TASK DIRECTIONS: Return each line of the records below that contains the word "vitavita".

Stored data
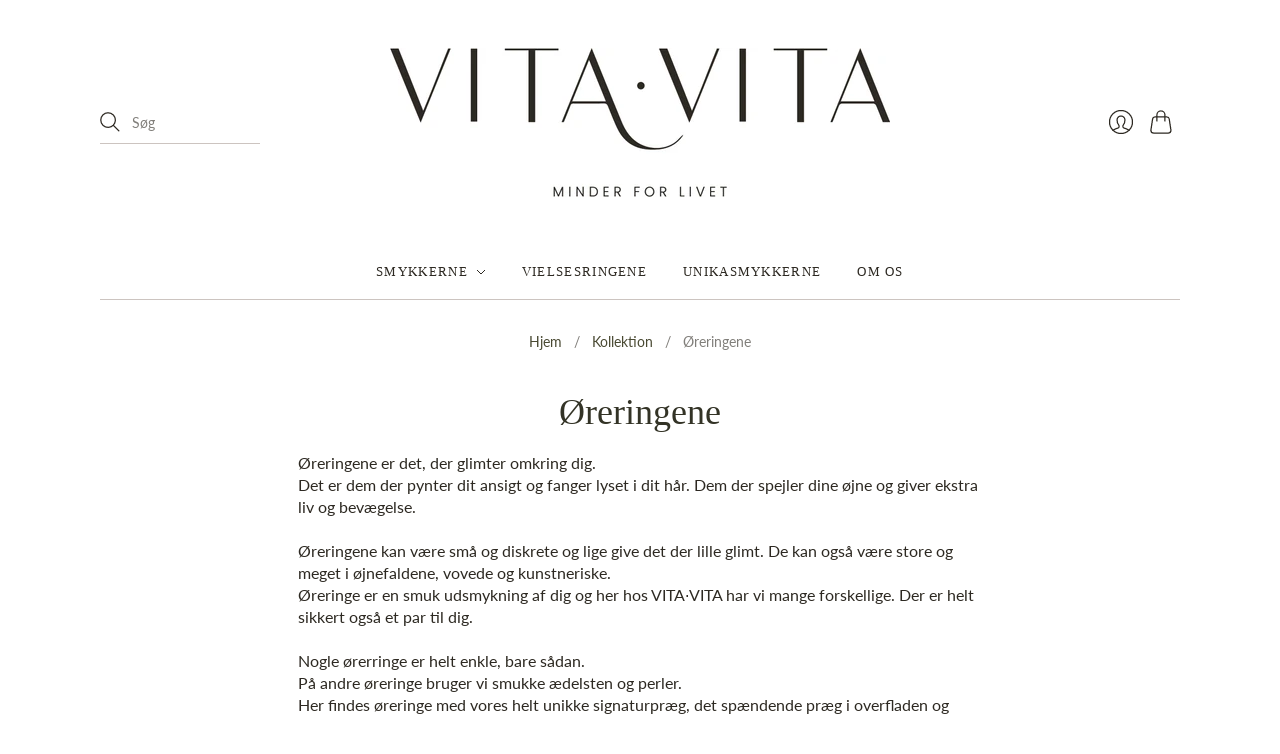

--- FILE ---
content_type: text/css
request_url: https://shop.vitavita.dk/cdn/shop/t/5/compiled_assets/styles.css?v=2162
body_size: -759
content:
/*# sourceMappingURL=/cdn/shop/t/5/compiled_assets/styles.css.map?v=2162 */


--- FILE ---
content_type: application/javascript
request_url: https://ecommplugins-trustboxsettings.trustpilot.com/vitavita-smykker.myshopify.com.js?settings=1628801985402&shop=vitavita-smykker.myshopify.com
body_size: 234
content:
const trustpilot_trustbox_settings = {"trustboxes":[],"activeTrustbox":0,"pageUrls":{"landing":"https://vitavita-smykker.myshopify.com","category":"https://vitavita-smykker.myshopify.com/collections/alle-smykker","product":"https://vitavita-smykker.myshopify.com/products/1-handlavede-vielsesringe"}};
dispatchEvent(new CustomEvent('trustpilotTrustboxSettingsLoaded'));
==
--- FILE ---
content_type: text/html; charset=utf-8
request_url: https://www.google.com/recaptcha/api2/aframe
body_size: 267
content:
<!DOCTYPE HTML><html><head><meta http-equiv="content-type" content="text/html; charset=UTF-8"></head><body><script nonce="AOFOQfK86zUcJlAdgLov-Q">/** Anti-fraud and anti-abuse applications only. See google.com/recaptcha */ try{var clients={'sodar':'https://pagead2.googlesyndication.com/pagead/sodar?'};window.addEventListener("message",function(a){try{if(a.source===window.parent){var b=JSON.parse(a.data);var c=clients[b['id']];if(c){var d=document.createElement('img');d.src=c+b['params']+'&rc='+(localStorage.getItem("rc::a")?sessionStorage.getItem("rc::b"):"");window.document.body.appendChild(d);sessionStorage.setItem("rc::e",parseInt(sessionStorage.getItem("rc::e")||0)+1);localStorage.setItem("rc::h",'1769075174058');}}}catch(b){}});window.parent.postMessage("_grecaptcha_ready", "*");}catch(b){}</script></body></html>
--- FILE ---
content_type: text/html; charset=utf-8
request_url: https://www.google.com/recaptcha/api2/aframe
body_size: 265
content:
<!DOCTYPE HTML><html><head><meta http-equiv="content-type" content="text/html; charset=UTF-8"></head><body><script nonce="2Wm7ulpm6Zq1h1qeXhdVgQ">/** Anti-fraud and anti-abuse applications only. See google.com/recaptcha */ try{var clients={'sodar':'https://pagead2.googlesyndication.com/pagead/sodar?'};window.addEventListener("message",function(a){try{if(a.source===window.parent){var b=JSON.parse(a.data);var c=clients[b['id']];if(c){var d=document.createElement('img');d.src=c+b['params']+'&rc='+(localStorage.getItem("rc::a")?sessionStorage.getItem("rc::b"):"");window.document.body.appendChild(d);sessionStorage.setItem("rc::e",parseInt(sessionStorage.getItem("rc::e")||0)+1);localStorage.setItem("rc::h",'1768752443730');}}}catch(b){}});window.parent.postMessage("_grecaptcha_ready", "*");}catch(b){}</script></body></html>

SOLUTION FOR THIS TASK:
request_url: https://shop.vitavita.dk/cdn/shop/t/5/compiled_assets/styles.css?v=2162
request_url: https://ecommplugins-trustboxsettings.trustpilot.com/vitavita-smykker.myshopify.com.js?settings=1628801985402&shop=vitavita-smykker.myshopify.com
const trustpilot_trustbox_settings = {"trustboxes":[],"activeTrustbox":0,"pageUrls":{"landing":"https://vitavita-smykker.myshopify.com","category":"https://vitavita-smykker.myshopify.com/collections/alle-smykker","product":"https://vitavita-smykker.myshopify.com/products/1-handlavede-vielsesringe"}};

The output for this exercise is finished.